I’ve never been to the Limonaire before, but this bar-restaurant with a small stage and two wings of tables of to either side is a place I will definitely return to: The vibe is just too cool and laid back, and the stage too fabulous, the music too good not to! My only regret is having eaten a meal before I showed up, worrying partly that it would not be good food, or it would just feel weird or something, to eat during the show.
As it turned out, the show ended after most people had basically finished eating. That’s when the lights went out, and Alison Young, an American from New Orleans, took to the darkened stage under the spotlight and began singing with only the tiniest bits of ukelele thrown in here and there. I was immediately struck by the interesting melodies, lyrics and a feeling that little by little I would associated with all sorts of different kinds of sources, with, oddly, a big dose of British folk-rock from the late ’60s and early ’70s. In fact, afterwards, I spoke to Alison, and told her a lot of her stuff reminded me of Fairport Convention, whose music she said she loved.
But it was her song-writing, her melodies, her very clearly defined musical world that really signals out Alison Young – oh, and another thing….
Introducing Horse Raddish, Alison Young’s Backing Band, and a Tour de Force on Its Own Too
One of the overriding – or should I be saying “under-riding” – things that made her set so interesting, and the music so different, was that her back-up band consisted of the guitarist, drummer and accordion player from the band called Horse Raddish, that was later to play their own set. (There was also a pianist, but I didn’t see if he was from Horse Raddish also.) This backup band gave often some eastern Europe kind of sounds to the music, even klezmer.

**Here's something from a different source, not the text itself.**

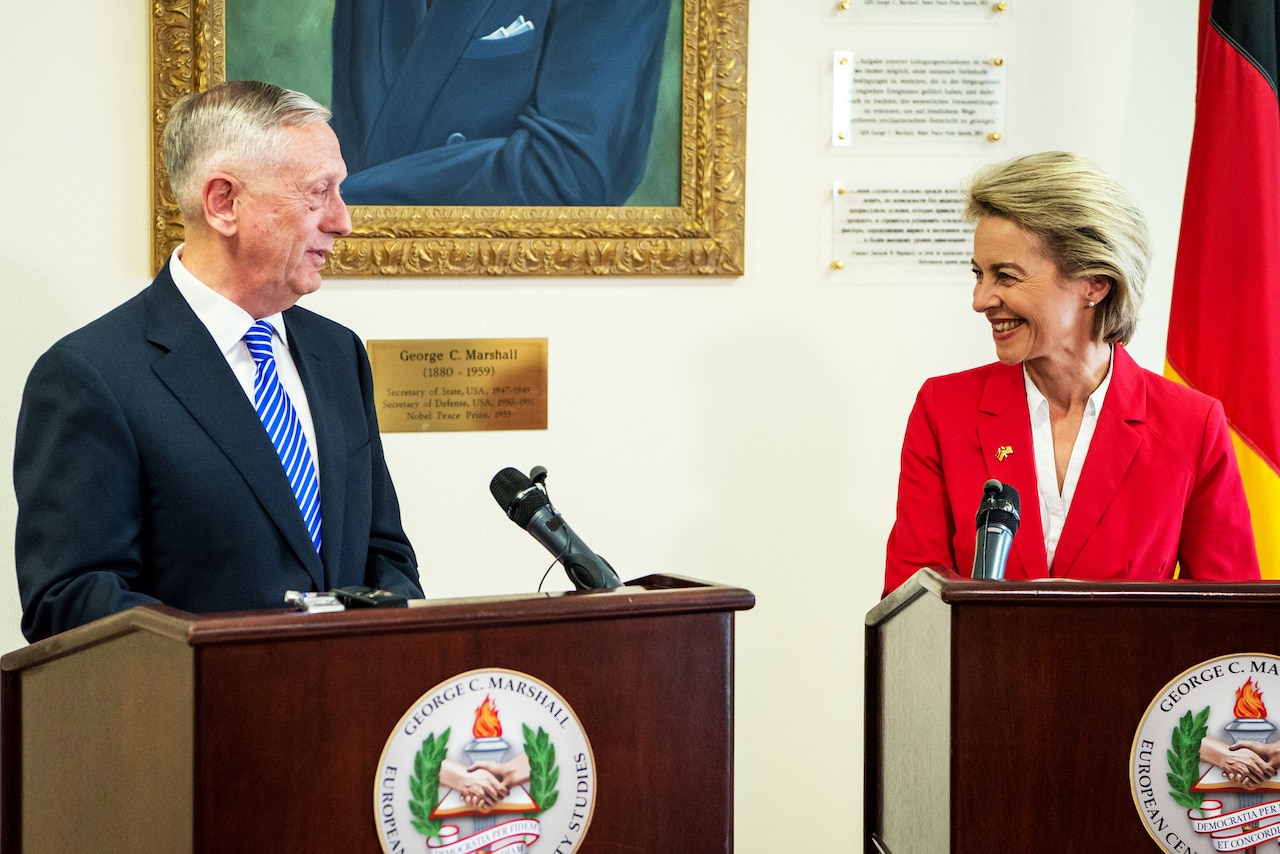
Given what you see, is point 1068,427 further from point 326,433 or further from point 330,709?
point 330,709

That, as it turned out, was no surprise, because the second set of the evening was the fabulous rocking, electric klezmer music of Horse Raddish, adding a clarinet and/or soprano saxes, violin and other unrecognisable – to me – wind instruments. This was romping, exciting, sassy mad klezmer stuff, and its musicians were so adept and having apparently so much fun going crazy, that it was more than infectious. It was superb.
And in the environment of the Limonaire, sitting at a table in the dark and sipping a wine – the manager was happy for clients who came ONLY for the music, dinner was not necessary – it was a real serious challenger to my own usual desire to pass any musical night out on the stage myself rather than listening to others play. I’ll be back for more….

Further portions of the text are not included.